## AIM OF THE EXERCISE
Please copy out the entries below exactly, beginning with the line that contains "preparation = thin blood smear" and ending with the line that contains "Approximate bounding boxes as [x1, y1, x2, y2]", and include nothing outside that span.

★ ★ ★ ★

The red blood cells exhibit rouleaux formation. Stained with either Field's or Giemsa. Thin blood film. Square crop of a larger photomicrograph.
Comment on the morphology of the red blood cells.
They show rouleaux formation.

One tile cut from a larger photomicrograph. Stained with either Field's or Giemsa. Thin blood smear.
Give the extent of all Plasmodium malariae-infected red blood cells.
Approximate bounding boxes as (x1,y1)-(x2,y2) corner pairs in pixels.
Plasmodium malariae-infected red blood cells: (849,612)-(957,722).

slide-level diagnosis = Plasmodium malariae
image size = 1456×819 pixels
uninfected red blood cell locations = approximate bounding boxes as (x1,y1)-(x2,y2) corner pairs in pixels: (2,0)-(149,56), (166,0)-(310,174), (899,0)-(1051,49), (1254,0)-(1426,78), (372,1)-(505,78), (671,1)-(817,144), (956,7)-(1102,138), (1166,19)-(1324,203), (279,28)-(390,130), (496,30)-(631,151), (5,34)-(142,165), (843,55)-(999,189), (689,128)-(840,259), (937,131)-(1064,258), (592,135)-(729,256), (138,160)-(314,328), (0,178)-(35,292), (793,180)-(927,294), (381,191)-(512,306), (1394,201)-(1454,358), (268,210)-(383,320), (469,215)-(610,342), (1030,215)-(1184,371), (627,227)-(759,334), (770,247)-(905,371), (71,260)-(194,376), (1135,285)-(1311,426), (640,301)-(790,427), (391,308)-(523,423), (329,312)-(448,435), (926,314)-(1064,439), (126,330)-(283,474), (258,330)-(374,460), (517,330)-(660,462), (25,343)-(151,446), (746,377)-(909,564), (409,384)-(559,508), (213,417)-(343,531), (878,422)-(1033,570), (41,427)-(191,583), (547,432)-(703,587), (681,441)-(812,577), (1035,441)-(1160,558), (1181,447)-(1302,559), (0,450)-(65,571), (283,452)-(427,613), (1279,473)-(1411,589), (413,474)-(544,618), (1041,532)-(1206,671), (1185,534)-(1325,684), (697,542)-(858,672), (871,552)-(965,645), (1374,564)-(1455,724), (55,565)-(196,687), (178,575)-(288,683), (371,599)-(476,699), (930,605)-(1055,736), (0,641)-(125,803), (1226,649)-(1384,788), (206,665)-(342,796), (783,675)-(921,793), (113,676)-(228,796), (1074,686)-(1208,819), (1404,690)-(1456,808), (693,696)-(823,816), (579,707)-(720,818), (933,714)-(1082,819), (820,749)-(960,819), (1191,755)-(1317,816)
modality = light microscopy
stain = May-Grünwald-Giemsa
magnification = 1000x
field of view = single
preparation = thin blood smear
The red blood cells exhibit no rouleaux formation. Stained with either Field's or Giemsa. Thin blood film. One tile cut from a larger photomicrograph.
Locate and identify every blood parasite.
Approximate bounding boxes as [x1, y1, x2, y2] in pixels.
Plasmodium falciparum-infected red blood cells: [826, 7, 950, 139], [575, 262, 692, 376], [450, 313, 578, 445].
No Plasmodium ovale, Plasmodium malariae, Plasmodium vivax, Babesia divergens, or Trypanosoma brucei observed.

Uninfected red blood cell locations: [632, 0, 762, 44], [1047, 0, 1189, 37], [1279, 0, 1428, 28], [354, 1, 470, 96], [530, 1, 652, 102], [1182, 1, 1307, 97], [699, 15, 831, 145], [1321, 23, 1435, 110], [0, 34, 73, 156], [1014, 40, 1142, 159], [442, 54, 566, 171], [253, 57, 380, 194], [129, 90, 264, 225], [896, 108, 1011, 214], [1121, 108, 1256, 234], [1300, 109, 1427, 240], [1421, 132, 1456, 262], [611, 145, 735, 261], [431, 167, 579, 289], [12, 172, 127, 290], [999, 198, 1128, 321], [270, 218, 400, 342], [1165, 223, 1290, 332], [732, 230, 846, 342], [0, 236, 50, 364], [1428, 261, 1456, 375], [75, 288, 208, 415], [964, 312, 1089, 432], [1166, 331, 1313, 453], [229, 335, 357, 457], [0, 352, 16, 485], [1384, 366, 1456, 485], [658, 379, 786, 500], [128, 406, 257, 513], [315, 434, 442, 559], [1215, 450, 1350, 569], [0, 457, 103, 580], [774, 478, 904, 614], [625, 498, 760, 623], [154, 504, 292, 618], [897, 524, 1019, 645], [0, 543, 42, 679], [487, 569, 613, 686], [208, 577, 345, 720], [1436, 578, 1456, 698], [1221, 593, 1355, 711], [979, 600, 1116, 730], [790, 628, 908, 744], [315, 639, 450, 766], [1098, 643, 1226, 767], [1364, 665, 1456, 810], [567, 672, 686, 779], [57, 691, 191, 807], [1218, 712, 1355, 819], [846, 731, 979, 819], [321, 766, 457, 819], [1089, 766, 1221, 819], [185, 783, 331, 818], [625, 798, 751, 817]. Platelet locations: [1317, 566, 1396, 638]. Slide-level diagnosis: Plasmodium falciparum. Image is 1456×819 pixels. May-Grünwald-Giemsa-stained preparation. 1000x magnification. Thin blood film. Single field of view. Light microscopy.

★ ★ ★ ★

## YOUR SOLUTION
preparation = thin blood smear
The red blood cells exhibit no rouleaux formation. Stained with either Field's or Giemsa. Thin blood film. One tile cut from a larger photomicrograph.
Locate and identify every blood parasite.
Approximate bounding boxes as [x1, y1, x2, y2] in pixels.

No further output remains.